Kenji Mizoguchi’s art-house staple Ugetsu (1953) is the film after Akira Kurosawa’s Rashomon (1950) that most introduced western audiences to Japanese cinema. It’s easy to see why, since this relatively simple film presents a wholly accessible story that is, nonetheless, unlike just about anything coming out of the West at the time. On its most basic level, Ugetsu is a ghost story—actually a two-ghost story—but done in a manner that has little to do with Hollywood chillers. In fact, the only thing remotely like it in Hollywood fare is the Val Lewton-produced Curse of the Cat People (1944), and that’s not unreasonable, because the Lewton films almost certainly influenced the lake sequence in Ugetsu.
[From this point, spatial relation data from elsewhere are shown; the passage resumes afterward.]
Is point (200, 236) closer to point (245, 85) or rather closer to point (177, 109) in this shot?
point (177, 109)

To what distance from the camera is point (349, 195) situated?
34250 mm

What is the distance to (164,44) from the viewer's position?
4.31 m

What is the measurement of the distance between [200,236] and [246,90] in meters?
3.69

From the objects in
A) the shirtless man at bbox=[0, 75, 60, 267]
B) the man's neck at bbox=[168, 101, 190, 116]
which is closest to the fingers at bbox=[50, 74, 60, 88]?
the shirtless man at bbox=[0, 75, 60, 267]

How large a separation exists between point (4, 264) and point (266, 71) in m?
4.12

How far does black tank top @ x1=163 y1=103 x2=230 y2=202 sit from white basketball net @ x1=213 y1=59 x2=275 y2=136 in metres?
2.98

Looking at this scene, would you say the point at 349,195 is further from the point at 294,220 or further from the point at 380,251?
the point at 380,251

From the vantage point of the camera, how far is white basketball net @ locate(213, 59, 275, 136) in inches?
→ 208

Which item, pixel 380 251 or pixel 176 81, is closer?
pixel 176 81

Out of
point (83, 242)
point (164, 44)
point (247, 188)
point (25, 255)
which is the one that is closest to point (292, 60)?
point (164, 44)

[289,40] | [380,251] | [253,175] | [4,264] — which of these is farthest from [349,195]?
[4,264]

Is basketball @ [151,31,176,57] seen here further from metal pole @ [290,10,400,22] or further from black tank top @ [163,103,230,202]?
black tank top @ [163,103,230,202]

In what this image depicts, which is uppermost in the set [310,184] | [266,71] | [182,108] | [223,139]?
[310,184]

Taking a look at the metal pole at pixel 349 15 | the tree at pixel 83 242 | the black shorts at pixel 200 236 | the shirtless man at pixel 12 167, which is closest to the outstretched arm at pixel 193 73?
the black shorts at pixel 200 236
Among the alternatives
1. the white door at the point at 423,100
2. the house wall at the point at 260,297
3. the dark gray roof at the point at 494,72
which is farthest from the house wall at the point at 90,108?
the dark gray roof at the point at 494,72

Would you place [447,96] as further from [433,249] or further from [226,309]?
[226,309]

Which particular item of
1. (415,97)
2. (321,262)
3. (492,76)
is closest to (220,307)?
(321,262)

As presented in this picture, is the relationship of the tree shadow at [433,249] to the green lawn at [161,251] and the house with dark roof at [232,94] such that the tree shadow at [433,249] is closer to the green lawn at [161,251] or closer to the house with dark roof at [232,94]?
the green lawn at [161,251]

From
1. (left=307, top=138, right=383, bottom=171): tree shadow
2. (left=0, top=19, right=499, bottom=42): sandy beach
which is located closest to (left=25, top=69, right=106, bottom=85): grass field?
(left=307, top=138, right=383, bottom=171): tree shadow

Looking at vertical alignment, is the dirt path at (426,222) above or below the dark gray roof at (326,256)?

The film follows the fortunes of two brothers—the farmer/potter Genjuro (Masayuki Mori) and his somewhat goofy helper Tobei (Sakae Ozawa)—and their much put-upon wives—Miyagi (Kinuyo Tanaka) and Ohama (Mitsuto Miko). The action takes place at a time of civil war, an event that the brothers seem to virtually ignore in favor of their own self-centered pursuits. Genjuro is obsessed (increasingly so) with making money by selling his pottery in the neighboring larger towns, while Tobei has outsized dreams of becoming a samurai. Their wives are rightly skeptical of both pursuits, which does nothing to prevent either man from doing exactly what he wants—actions that come home to roost on the wives.
Very subtle in its plotting, Ugetsu slips into the realm of ghost story almost without the viewer realizing it. Genjuro—immediately following a fantasy (heralded by music that becomes important) in which he imagines Miyagi choosing a piece of expensive fabric he’s considering buying her—is drawn to a strange noble woman, Lady Wasaka (Machiko Kyo), who entices him to her ancestral home and proceeds to seduce him. The strangeness of the film lies in the fact that we realize that the woman is a ghost and that her whole world is held together by illusion—yet we are not actually told this until Genjuro himself discovers it. Somehow—and I’m not sure how, except that nothing seems quite real—we just know it.
At the same time, Tobei—almost inadvertently—achieves his aim of becoming a samurai, not completely realizing that he’s actually the butt of a joke by the samurai lord who bestows the honor on him. However, his glory is short-lived when he finds that his deserted wife has become a high-priced geisha.
Both men find their dreams dashed and return to their old lives in chastened form, but there’s been a heavy price, which Genjuro (remember the music that introduced his fantasy) doesn’t understand the full impact of till the very end.
This is a strange, mystical, almost wispy film with an undercurrent that’s hard to completely define. Its theme is clearly that the women in the story are more rational and in tune with reality than the men. Yet, what is the point? That’s difficult to say, because the women are the ones who suffer the most. The two men learn their lesson, but it’s more the women who pay the price for their eventual enlightenment. It is perhaps this ambiguity of theme that keeps Ugetsu fascinating all these years later.